25 Anos do CISM: porque é que o êxito da investigação está completamente ligado ao Sistema de Vigilância de Demografia
[Este texto é da autoria de Arsénio Nhancolo , Responsável Interino do Centro de Dados do CISM, e Charfudin Sacoor, Responsável de Demografia do CISM. Faz parte de uma série de artigos em comemoração aos 25 anos do CISM].
Imagina que está doente e vai a uma unidade sanitária. Depois de fazer vários testes, você é diagnosticado com uma doença infecciosa muito contagiosa. Os médicos precisam entrar em contacto com urgência com as pessoas com quem você vive para descobrir se elas foram infectadas e fazer o acompanhamento. Na cidade de Maputo não é fácil obter esta informação.

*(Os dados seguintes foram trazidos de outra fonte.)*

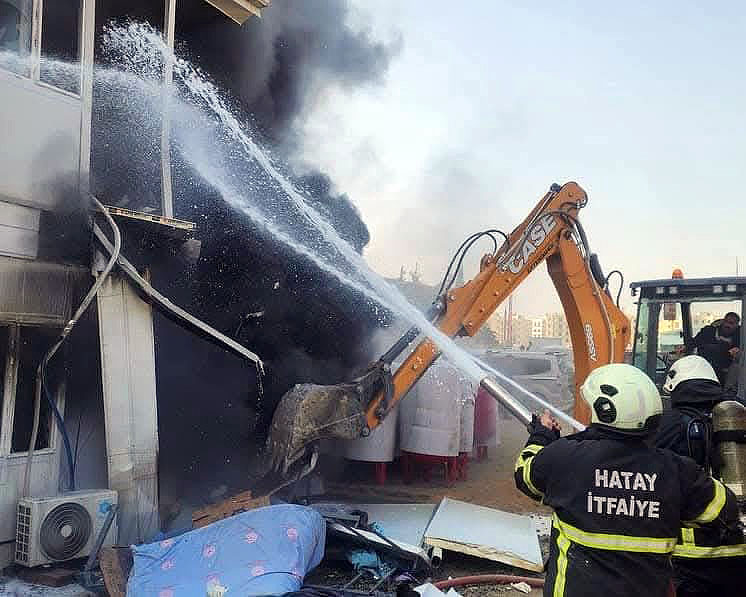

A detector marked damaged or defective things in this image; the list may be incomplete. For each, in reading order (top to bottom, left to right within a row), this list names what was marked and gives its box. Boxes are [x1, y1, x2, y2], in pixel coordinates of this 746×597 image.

broken window [40, 0, 81, 93]
damaged building [0, 0, 386, 568]
broken window [11, 326, 58, 452]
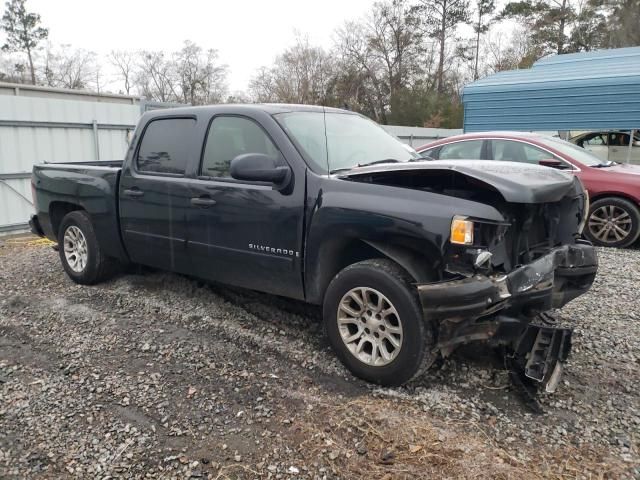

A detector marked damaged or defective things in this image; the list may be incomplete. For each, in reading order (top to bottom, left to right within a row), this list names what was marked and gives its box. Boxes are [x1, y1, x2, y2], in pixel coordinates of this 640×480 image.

Porém, a cerca de 80 km de distância, numa zona rural da mesma província, concretamente no distrito da Manhiça, caso o mesmo aconteça, podemos utilizar uma base de dados para localizar a casa e as pessoas que vivem com o doente . Também registra os números de telefone de um responsável por cada residência para contatá-los para prevenção de doenças, se necessário.
Há 25 anos, quando quando se estabeleceu o Centro de Investigação em Saúde da Manhiça (CISM) para realizar a pesquisa biomédica numa zona rural do sul de Moçambique, era fundamental ter uma plataforma de vigilância demográfica que pudesse compensar as limitações que as fontes demográficas comuns, como os censos e sistemas de registro civil, existiam e continuam existindo em países menos desenvolvidos. A criação da plataforma foi fundamental para a realização de pesquisas biomédicas de ponta, principalmente em estudos que exigem acompanhamento regular dos participantes.
Há 25 anos, quando o CISM foi fundado, era crucial a existência de uma plataforma de vigilância demográfica que pudesse compensar as limitações que as fontes demográficas comuns tinham e continuam a ter nos países menos desenvolvidos.
Os recenseamentos gerais da população são feitos a cada 10 anos, e mesmo aqueles feitos a cada 5 anos têm também as suas lacunas, pois nunca nos dão os dados pessoais de um indivíduo. O que quer dizer que, não nos fornecem dados que nos permitam dizer que esta é Maria, tem 21 anos de idade, vive com o João na casa número 5, tem 2 bebés de 24 e 8 meses, e está no primeiro trimestre da sua terceira gravidez. Agregado ao facto de que, os dados que se requerem para pesquisa, necessitam ser actualizados com regularidade, porque as pessoas nascem, morrem, migram, no entanto, os dados dos recenseamentos gerais da população apenas estão disponíveis para o utente final, 2 anos após a realização do censo.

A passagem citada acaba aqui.